- WORK INSTRUCTIONS:
1. In the Gasparilla Distance Classic race report, what was Paige Howard's finishing time in the 15K?
2. Say whether each statement agrees with the Gasparilla Distance Classic race report, answering yes or no and quoting the deciding words: (a) Howard was two months pregnant with her second child. (b) Howard passed Jacki Wachtel before the race's turnaround. (c) Temperatures at the start of the race were in the mid-60s.
3. Continue the Gasparilla Distance Classic race report from its last sentence.

- TEXT EXCERPT:
Initially, Tampa's Paige Howard was a little reticent about joining the pre-dawn throng at the starting line of Saturday's Publix Gasparilla Distance Classic 15K.

On a morning when temperatures began in the mid-60s and climbed, Howard's concerns weren't so much steeped in the external conditions but the internal ones.

A 30-year-old mom of a toddler, Howard is two months' pregnant with her second child.

"I was a little nervous about it," Howard said, "and just knew I'd listen to my body."

Today, she has an additional $2,000 for her soon-to-be daunting diaper budget.

A former East Bay High and University of Tampa runner, Howard overtook fellow mom Jacki Wachtel shortly after the race's turnaround on Gandy Boulevard en route to the women's title. Howard finished in 57:14.56, about 42 seconds ahead of Wachtel.

"I'm really happy," said Howard, who finished 14th at the 2005 Class 4A state meet as Paige Williams. "I have a 17-month-old (son), so I never knew that it would pan out after having a kid, but apparently pretty well."

Pacing herself prudently at the outset on an unseasonably toasty morning (by February standards), Williams found herself closely trailing Wachtel at the turnaround.

- MATERIAL PROVIDED:
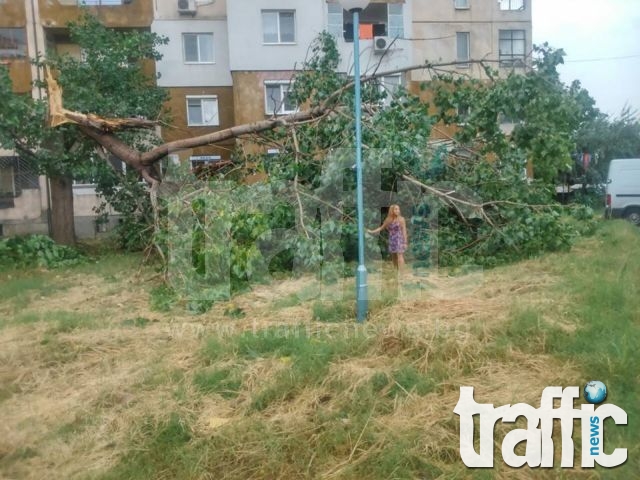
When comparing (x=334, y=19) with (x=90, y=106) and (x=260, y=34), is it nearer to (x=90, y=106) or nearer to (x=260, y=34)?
(x=260, y=34)

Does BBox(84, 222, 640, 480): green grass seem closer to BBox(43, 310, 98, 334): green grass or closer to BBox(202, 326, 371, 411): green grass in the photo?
BBox(202, 326, 371, 411): green grass

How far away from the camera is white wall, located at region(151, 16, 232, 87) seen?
22.0 meters

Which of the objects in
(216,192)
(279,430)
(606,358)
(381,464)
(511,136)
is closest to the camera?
(381,464)

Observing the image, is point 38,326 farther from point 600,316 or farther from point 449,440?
point 600,316

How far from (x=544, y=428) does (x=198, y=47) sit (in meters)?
21.0

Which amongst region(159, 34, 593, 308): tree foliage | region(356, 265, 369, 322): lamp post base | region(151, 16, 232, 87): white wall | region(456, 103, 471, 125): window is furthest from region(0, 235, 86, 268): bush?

- RESULTS:
1. 57:14.56

2.
(a) Yes: "Howard is two months' pregnant with her second child."
(b) No: "Howard overtook fellow mom Jacki Wachtel shortly after the race's turnaround on Gandy Boulevard"
(c) Yes: "On a morning when temperatures began in the mid-60s and climbed"

3.
Her late surge Saturday along Bayshore Boulevard — where she runs almost daily — stood in glaring contrast to her prep career, when she periodically started too fast and tapered off. Instead, it was the 38-year-old Wachtel, longtime cross country coach at Pasco-Hernando State College, who struggled to maintain her initial pace.

"I didn't have that much lead, and even though I'm 38 and have a lot of experience, I made a rookie mistake and I went out too hard," said Wachtel, mother of 6- and 8-year-olds. "So I knew coming down the home stretch that (Howard) might come up on me. She passed me pretty strongly before Mile Six."

The strategic glitch resulted in a glorious benediction to Howard's competitive career — at least for now. She said she'll no longer run competitively.

"I was trying to train for this," said Howard, employed in the paramedical-services industry. "So I guess it worked out."